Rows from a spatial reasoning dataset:

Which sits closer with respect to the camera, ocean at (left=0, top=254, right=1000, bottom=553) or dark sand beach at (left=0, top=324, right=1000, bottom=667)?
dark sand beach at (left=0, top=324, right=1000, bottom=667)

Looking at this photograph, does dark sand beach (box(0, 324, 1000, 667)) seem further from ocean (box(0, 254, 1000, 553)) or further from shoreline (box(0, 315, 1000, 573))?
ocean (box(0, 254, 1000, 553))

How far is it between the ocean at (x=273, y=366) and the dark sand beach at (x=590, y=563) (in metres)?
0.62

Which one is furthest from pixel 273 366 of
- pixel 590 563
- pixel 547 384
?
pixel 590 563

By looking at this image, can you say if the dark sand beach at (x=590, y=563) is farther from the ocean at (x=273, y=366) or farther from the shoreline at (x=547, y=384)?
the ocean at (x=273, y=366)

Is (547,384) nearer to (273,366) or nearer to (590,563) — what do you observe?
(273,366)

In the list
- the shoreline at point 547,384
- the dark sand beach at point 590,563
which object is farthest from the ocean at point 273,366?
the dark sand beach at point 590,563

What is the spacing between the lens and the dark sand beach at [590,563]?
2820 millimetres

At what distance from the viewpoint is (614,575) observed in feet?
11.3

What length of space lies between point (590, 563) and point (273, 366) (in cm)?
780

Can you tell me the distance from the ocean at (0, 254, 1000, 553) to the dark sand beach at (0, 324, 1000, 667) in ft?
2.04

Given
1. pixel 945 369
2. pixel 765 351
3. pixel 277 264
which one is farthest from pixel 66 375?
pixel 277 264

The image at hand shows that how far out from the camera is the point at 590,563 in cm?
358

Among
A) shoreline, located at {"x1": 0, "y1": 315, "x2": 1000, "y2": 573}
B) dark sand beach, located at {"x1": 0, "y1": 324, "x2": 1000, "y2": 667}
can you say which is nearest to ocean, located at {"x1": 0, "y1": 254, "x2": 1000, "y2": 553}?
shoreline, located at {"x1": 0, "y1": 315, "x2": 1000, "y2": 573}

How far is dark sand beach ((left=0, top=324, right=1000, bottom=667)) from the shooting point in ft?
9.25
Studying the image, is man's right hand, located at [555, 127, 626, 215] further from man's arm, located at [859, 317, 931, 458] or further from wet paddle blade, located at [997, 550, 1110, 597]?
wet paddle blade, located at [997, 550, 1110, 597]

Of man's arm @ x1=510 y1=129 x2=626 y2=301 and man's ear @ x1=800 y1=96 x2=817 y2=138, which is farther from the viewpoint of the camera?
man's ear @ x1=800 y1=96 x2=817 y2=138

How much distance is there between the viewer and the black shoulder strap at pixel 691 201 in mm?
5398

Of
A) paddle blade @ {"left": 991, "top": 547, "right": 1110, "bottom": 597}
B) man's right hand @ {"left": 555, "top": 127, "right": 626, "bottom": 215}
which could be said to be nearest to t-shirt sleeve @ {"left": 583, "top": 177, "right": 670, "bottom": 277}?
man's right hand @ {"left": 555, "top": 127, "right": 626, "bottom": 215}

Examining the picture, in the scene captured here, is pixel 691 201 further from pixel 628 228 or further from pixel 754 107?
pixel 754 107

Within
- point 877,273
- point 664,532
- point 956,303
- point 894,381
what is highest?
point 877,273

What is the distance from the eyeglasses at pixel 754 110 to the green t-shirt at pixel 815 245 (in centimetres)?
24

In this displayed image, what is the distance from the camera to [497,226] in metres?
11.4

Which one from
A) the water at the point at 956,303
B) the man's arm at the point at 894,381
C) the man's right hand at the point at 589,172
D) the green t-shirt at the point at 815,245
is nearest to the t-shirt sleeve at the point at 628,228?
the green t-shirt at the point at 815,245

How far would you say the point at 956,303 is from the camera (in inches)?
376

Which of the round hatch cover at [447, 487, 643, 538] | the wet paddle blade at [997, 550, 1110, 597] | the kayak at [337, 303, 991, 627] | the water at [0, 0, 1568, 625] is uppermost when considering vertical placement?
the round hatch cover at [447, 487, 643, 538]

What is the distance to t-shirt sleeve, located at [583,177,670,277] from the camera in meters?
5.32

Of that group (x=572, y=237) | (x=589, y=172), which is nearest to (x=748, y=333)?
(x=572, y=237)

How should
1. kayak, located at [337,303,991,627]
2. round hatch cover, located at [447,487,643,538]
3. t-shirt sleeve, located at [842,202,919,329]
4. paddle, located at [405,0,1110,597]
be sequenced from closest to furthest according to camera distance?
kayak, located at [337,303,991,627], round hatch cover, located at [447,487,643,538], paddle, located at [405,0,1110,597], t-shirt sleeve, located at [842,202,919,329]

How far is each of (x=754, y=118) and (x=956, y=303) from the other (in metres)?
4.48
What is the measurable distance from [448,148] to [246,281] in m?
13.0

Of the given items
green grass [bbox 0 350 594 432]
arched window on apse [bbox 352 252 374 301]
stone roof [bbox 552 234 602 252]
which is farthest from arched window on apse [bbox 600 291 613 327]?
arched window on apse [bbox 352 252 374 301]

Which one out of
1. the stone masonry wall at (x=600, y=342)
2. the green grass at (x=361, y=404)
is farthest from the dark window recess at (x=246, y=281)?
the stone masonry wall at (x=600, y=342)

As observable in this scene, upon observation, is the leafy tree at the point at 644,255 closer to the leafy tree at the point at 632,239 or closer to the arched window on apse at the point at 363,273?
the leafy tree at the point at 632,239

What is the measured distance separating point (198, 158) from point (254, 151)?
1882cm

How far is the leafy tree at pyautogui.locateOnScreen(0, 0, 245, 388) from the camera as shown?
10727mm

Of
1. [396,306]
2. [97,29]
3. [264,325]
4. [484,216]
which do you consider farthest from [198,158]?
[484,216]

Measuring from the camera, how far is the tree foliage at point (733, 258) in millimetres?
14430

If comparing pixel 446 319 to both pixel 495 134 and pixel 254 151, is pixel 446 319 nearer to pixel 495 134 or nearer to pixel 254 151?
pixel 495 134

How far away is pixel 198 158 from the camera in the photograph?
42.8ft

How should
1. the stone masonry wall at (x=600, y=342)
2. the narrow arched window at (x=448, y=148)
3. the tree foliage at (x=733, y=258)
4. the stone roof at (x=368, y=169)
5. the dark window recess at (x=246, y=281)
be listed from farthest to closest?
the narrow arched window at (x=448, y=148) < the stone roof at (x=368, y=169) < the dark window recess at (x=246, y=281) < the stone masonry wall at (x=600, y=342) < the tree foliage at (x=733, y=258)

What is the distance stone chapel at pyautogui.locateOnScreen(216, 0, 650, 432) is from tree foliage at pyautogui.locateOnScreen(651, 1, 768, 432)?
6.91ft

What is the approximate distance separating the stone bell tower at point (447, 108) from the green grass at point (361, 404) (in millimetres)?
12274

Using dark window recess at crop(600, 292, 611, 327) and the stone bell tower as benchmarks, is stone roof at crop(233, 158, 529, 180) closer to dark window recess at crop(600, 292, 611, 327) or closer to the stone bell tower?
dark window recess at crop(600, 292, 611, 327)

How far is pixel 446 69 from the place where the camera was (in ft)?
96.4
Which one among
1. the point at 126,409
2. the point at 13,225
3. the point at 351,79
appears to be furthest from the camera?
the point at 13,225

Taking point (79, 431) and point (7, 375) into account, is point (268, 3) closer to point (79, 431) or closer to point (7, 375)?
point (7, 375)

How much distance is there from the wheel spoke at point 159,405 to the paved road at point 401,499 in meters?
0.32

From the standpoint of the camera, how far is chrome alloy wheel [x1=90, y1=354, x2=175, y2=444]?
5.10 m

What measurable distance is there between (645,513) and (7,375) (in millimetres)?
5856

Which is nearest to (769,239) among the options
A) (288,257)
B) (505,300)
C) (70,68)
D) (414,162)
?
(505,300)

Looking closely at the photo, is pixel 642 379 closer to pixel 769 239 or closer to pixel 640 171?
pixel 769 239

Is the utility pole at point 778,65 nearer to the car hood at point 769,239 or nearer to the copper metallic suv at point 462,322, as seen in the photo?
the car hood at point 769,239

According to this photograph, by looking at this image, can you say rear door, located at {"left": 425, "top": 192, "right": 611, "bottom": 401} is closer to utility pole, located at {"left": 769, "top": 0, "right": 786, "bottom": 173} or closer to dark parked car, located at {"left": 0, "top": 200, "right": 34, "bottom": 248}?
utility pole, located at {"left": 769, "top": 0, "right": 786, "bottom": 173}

Task brief |
Convert the lines above, from the one containing "Looking closely at" through the end of the records inclusive, into a JSON list of strings with one string per line and blank lines omitted.

Finished answer |
[
  "Looking closely at the photo, is pixel 642 379 closer to pixel 769 239 or closer to pixel 640 171?",
  "pixel 769 239",
  "Is the utility pole at point 778,65 nearer to the car hood at point 769,239 or nearer to the copper metallic suv at point 462,322, as seen in the photo?",
  "the car hood at point 769,239",
  "According to this photograph, by looking at this image, can you say rear door, located at {\"left\": 425, \"top\": 192, \"right\": 611, \"bottom\": 401} is closer to utility pole, located at {\"left\": 769, \"top\": 0, \"right\": 786, \"bottom\": 173} or closer to dark parked car, located at {\"left\": 0, \"top\": 200, \"right\": 34, \"bottom\": 248}?",
  "utility pole, located at {\"left\": 769, \"top\": 0, \"right\": 786, \"bottom\": 173}"
]